Non-Interest Income. Non-interest income principally consists of gains from the sale of the guaranteed portion of Small Business Administration loans and from deposit account services charges. For the nine months ended September 30, 2009, gains on sales of the guaranteed portion of SBA loans were $164.4 thousand whereas gains on sales of SBA loans amounted to $222.1 thousand during the first nine months of 2008. Generally, the Bank desires to sell the guaranteed portion of most additional SBA loans resulting in a continuing stream of income that may vary significantly from quarter to quarter, depending in part upon the volume of loans actually sold. Deposit account service charges amounted to $338.6 thousand during the nine months ended September 30, 2009 as compared to $180.7 thousand for the same period in 2008 reflecting higher service charges assessed on deposit account activities. The Company increased service charge rates as well as chargeable items during 2009.

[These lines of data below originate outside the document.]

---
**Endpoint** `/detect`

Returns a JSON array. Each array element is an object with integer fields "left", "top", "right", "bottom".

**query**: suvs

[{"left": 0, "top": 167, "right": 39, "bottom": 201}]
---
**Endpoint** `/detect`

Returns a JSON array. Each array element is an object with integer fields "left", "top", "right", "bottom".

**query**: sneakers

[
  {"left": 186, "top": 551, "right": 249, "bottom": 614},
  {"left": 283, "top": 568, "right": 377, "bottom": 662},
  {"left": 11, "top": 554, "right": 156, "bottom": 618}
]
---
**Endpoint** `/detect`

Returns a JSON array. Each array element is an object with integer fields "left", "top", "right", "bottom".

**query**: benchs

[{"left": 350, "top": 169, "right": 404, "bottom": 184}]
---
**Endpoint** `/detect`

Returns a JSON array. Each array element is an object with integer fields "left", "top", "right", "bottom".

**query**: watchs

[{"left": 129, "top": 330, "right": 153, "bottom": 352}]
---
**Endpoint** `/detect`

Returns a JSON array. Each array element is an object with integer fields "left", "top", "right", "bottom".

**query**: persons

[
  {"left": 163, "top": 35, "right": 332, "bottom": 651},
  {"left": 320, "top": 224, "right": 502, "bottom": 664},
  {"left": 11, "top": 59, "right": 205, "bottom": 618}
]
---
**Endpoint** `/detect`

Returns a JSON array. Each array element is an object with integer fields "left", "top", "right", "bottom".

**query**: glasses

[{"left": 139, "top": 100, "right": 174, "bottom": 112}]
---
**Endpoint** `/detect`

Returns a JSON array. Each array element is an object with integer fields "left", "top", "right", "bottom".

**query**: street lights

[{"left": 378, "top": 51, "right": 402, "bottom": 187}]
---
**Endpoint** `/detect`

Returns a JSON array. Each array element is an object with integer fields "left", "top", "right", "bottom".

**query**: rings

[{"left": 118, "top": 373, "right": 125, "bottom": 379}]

Non-Interest Expense. Non-interest expense increased by $194.1 thousand during the nine month period ended September 30, 2009 as compared to the same period in 2008, a 5.0% increase. The increase in FDIC insurance assessments of $258.5 thousand, including $86.6 thousand in special assessment paid and $43 thousand of possible special assessments accrued for the fourth quarter of 2009, was the primary cause of the increase in non-interest expense for the nine months ended September 30, 2009. The status of further special insurance premium assessments is unknown as the FDIC continues to consider strategies to increase its liquidity and capital reserves, including the potential requirement to prepay three years of premiums.

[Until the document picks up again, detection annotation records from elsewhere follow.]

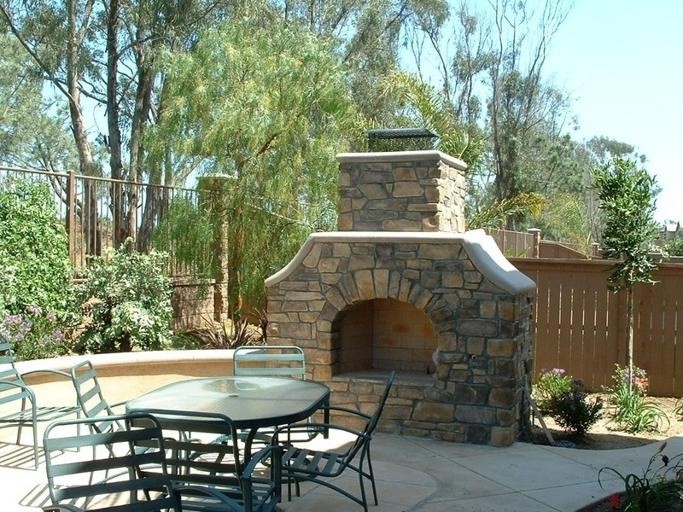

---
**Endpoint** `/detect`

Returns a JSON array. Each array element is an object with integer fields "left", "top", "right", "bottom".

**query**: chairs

[
  {"left": 261, "top": 368, "right": 394, "bottom": 510},
  {"left": 0, "top": 333, "right": 82, "bottom": 473},
  {"left": 69, "top": 360, "right": 191, "bottom": 510},
  {"left": 41, "top": 413, "right": 244, "bottom": 512},
  {"left": 125, "top": 407, "right": 283, "bottom": 511},
  {"left": 232, "top": 346, "right": 320, "bottom": 500}
]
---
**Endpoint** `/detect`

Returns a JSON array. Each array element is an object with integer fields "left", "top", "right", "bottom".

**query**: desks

[{"left": 125, "top": 376, "right": 330, "bottom": 502}]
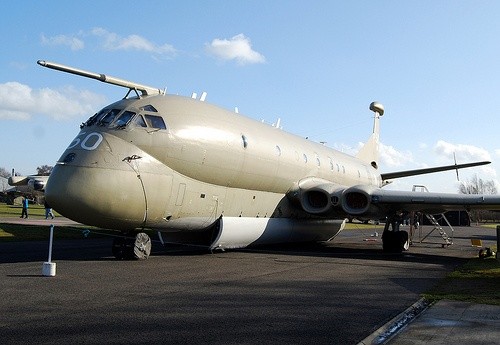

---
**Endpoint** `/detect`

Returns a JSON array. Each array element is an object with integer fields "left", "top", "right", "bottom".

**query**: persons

[
  {"left": 20, "top": 194, "right": 28, "bottom": 219},
  {"left": 44, "top": 197, "right": 55, "bottom": 219}
]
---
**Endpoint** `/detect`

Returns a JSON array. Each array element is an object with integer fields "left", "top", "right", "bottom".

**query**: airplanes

[{"left": 8, "top": 61, "right": 500, "bottom": 259}]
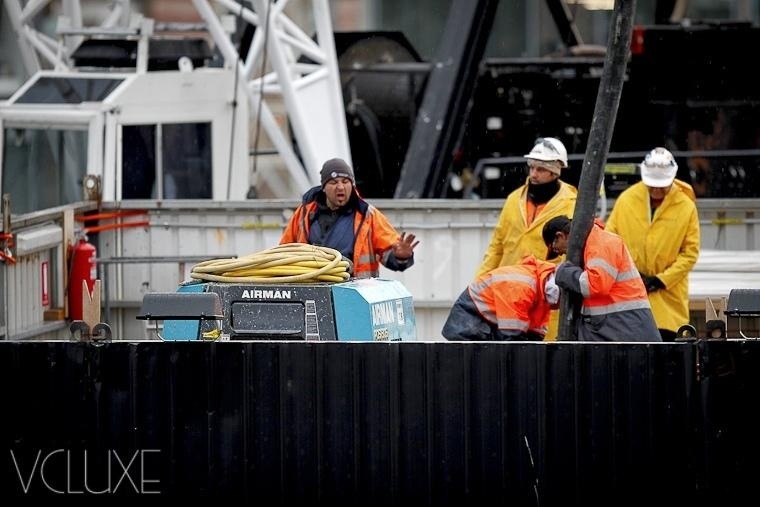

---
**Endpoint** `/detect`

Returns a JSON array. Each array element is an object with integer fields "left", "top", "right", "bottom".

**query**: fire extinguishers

[{"left": 68, "top": 229, "right": 97, "bottom": 321}]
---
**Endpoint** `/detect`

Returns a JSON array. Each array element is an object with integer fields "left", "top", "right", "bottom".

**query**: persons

[
  {"left": 542, "top": 213, "right": 665, "bottom": 342},
  {"left": 277, "top": 156, "right": 421, "bottom": 278},
  {"left": 439, "top": 253, "right": 567, "bottom": 341},
  {"left": 603, "top": 145, "right": 702, "bottom": 340},
  {"left": 471, "top": 135, "right": 578, "bottom": 341},
  {"left": 687, "top": 101, "right": 733, "bottom": 198}
]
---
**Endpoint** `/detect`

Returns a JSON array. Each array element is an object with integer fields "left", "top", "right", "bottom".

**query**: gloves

[{"left": 639, "top": 271, "right": 664, "bottom": 293}]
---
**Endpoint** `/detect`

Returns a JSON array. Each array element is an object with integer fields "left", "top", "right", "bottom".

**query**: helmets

[
  {"left": 640, "top": 147, "right": 679, "bottom": 189},
  {"left": 523, "top": 138, "right": 569, "bottom": 169}
]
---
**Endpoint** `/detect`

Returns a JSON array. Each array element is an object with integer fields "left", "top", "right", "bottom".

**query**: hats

[
  {"left": 320, "top": 158, "right": 354, "bottom": 190},
  {"left": 542, "top": 215, "right": 571, "bottom": 261}
]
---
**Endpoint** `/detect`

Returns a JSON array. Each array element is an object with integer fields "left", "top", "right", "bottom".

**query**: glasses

[
  {"left": 644, "top": 161, "right": 671, "bottom": 169},
  {"left": 535, "top": 137, "right": 561, "bottom": 155}
]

Non-Interest Income. For the three months ended September 30, 2009, gains on sales of the guaranteed portion of SBA loans were $46.9 thousand whereas gains on sales of SBA loans amounted to $92.1 thousand during the same period in 2008. Deposit account service charges amounted to $130.8 thousand during the three months ended September 30, 2009 as compared to $63.8 thousand for the same period in 2008 reflecting higher service charges assessed on deposit account activities. The Company increased service charge rates as well as chargeable items during 2009.

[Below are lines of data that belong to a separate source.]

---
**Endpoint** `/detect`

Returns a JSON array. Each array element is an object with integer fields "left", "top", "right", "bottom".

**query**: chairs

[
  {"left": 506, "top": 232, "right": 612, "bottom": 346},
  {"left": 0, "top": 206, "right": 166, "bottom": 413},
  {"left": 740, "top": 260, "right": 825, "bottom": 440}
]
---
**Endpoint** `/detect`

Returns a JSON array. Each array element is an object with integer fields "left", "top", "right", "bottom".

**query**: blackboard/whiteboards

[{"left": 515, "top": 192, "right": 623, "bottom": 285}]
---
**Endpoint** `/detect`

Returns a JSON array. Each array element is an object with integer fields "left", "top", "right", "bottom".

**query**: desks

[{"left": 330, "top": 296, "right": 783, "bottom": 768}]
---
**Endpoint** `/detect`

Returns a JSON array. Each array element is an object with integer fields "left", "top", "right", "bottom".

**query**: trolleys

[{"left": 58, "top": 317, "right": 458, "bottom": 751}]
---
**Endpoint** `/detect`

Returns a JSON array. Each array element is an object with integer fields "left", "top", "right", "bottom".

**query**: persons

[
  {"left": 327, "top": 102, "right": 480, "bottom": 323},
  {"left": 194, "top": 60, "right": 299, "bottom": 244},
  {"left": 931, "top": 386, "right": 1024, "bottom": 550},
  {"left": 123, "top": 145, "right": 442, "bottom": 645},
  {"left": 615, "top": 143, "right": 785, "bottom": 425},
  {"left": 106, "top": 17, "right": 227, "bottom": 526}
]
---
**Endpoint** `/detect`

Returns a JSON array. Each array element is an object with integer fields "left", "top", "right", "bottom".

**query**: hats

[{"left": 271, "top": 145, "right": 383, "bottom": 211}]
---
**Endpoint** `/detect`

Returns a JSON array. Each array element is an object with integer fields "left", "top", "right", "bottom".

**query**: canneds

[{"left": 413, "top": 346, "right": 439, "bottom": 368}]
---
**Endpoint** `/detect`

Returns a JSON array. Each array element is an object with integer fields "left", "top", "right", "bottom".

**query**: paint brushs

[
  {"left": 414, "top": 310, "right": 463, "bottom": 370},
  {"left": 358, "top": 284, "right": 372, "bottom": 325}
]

General. The Companys assets at September 30, 2009 were $195.3 million, an increase of $28.7 million or 17.2%, from December 31, 2008. Gross loans totaled $179.8 million is comprised of real estate loans of $113.1 million, an increase of $26.8 million, or 17.5%, from December 31, 2008 and commercial loans of $66.7 million, an increase of $7.9 million, or 13.5% from December 31, 2008. At September 30, 2009, deposits totaled $173.7 million an increase of $28.5 million, or 19.5%, from December 31, 2008. Deposits at September 30, 2009 are comprised primarily of certificates of deposit of $135.8 million, NOW and Money Market accounts of $9.3 million, savings accounts of $7.0 million and noninterest bearing deposits of $21.6 million.